Extrait du document:
______________________________

Léonide Leblanc, à ses débuts























Gustave Michiels







































































































































































Paula Browns




Paulus


Notes

Voir à Sommaire et notes pour les remerciements et autres renseignements.

Les notes sont en couleur entre crochets ( [...] ).

Les noms en gras et en couleur renvoient vers une page plus complète.


CHAPITRE XVI

"Le Maître d'École Alsacien" - Villemer et Delormel - Amiati en travesti - "Une Tombe dans les Blés" - Alida Perly - Léonide Leblanc - Mme Graindor - "Le Train des Amours" - Gustave Michiels - Les Dames de Vienne - "L'Amour n'a pas de saison" - Paula Browns.


Un tonnerre d'applaudissements ! une salle en délire, des yeux qui brillent, qui pleurent ; des bras qui se tendent frémissants vers un horizon lointain !... c'est la grande Amiati qui vient chanter " Le maître d'école alsacien".

Ceux qui ont blagué le patriotisme des cafés-concerts n'ont pas assisté à ces soirées, au lendemain de la défaite, où les complets douloureux, vengeurs, chantant l'espérance, trouvaient un écho dans tous les cœurs en deuil. Beaucoup de ces chansons pêchaient par la forme, accusaient des auteurs peu érudits, inexpérimentés, mais elles étaient senties, vraies, touchant juste, restaient gravées dans les mémoires et, dès le lendemain, elles étaient répétées dans la rue, dans l'atelier, dans la chaumière, par toute la France. 

Une prosodie plus soignée, des rimes plus riches, n'auraient pas ajouté au succès du "maître d'école alsacien", excellente chanson de Villemer et Delormel, musique de Ludovic Benza, et qui se chanta dans tout le pays... et là-bas.

______________________________

Entrées fournies:
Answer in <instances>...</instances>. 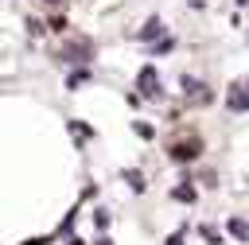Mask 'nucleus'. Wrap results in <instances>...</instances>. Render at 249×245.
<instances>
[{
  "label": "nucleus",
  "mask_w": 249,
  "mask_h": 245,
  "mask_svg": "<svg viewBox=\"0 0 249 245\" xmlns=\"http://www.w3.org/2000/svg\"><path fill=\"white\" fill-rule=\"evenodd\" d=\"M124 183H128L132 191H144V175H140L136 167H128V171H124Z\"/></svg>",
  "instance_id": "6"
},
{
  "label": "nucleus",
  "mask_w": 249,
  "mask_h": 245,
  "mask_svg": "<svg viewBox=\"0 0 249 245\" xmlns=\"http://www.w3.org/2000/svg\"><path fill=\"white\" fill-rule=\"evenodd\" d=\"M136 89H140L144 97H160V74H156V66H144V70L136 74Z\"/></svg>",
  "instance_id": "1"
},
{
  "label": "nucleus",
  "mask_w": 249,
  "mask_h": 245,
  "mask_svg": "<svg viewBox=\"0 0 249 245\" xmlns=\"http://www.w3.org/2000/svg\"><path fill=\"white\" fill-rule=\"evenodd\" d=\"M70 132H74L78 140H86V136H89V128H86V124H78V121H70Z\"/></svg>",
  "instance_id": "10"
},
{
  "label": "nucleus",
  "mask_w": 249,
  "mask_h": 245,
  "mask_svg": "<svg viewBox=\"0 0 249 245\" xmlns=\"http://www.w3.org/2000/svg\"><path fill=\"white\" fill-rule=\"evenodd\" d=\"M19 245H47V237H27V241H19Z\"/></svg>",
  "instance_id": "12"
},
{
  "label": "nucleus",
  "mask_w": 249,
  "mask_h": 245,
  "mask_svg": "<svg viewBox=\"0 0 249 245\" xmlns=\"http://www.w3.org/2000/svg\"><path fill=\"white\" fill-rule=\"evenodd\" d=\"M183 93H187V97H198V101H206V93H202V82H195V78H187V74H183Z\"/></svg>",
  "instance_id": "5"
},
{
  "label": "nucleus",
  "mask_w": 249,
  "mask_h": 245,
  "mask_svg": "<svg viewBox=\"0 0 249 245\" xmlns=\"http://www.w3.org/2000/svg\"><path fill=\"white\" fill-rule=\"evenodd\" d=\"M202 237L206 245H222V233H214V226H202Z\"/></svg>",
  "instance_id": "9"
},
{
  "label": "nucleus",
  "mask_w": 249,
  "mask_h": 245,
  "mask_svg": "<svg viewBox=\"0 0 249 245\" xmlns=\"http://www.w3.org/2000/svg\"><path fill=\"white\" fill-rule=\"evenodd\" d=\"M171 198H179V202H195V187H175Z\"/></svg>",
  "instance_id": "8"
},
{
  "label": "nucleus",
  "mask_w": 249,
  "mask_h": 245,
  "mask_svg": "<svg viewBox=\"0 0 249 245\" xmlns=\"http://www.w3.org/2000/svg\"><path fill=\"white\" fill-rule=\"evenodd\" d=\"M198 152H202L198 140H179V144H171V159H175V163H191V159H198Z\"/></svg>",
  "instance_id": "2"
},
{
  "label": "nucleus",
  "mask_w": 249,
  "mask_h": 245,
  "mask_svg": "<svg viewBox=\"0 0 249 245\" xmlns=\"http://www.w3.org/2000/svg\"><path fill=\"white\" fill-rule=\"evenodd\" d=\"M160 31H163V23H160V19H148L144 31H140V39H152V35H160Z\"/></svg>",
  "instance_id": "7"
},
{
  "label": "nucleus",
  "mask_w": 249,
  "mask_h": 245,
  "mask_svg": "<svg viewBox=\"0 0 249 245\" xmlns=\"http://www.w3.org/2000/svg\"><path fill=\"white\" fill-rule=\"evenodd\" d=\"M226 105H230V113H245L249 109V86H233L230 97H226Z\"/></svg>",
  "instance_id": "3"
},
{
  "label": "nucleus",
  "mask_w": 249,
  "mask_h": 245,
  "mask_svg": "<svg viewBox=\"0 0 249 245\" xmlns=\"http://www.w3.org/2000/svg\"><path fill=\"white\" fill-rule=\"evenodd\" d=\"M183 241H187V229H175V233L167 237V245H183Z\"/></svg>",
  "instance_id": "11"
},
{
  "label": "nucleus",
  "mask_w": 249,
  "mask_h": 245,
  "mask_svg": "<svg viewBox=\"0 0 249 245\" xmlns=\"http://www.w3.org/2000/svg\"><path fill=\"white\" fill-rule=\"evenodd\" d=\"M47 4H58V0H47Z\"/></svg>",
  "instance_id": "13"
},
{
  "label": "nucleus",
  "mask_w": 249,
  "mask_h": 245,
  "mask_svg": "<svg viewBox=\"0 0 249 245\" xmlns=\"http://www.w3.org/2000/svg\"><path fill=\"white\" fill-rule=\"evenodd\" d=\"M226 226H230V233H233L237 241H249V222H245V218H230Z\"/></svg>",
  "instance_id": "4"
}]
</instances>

______________________________

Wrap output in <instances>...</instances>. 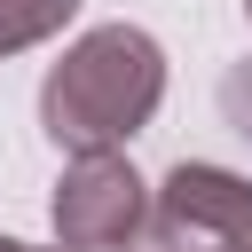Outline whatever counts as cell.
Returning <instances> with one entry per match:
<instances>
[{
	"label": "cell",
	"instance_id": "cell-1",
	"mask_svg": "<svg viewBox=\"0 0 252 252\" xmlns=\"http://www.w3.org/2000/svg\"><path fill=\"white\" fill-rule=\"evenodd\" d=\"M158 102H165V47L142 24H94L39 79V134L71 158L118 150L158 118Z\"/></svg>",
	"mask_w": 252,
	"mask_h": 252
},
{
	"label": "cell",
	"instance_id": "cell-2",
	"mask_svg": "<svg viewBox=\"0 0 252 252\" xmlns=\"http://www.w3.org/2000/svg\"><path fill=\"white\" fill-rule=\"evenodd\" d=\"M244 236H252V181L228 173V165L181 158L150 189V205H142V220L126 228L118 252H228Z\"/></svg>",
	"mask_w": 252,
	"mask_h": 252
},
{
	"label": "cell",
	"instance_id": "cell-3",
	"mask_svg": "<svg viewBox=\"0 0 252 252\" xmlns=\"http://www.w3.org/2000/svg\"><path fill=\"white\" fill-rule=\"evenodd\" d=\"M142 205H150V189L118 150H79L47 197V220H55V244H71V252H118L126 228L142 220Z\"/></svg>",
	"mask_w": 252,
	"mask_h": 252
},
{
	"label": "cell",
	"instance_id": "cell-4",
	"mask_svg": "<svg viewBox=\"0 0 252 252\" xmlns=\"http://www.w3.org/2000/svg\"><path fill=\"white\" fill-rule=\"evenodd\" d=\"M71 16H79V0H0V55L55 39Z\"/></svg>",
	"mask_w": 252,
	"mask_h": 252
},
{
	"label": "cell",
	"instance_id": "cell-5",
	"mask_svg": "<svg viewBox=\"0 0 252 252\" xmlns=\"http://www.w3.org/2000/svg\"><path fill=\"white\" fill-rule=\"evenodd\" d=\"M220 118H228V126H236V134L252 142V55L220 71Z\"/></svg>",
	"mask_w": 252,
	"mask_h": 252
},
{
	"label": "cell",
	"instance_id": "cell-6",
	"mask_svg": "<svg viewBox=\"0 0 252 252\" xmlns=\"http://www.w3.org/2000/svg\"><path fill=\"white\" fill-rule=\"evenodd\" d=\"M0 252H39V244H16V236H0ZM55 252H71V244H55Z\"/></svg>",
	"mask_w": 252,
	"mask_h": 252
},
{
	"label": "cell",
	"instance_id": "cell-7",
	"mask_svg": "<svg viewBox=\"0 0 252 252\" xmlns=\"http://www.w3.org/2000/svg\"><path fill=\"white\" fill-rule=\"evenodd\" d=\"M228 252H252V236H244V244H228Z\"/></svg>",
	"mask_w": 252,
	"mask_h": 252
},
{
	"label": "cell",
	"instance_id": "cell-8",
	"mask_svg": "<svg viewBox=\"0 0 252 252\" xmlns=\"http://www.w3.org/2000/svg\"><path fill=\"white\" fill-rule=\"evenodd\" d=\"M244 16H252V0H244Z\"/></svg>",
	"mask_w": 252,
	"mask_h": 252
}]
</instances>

______________________________

Exercices:
a) Renvoie le passage de l'extrait sur le café-concert qui s'ouvre sur les mots contenant « Ceux qui ont » et se clôt sur « pays... et là-bas. ».
b) D'après l'extrait sur le café-concert, qui a composé la musique du « Maître d'école alsacien » ?

Réponses aux exercices:
a)
Ceux qui ont blagué le patriotisme des cafés-concerts n'ont pas assisté à ces soirées, au lendemain de la défaite, où les complets douloureux, vengeurs, chantant l'espérance, trouvaient un écho dans tous les cœurs en deuil. Beaucoup de ces chansons pêchaient par la forme, accusaient des auteurs peu érudits, inexpérimentés, mais elles étaient senties, vraies, touchant juste, restaient gravées dans les mémoires et, dès le lendemain, elles étaient répétées dans la rue, dans l'atelier, dans la chaumière, par toute la France. 

Une prosodie plus soignée, des rimes plus riches, n'auraient pas ajouté au succès du "maître d'école alsacien", excellente chanson de Villemer et Delormel, musique de Ludovic Benza, et qui se chanta dans tout le pays... et là-bas.

b) La musique est de Ludovic Benza.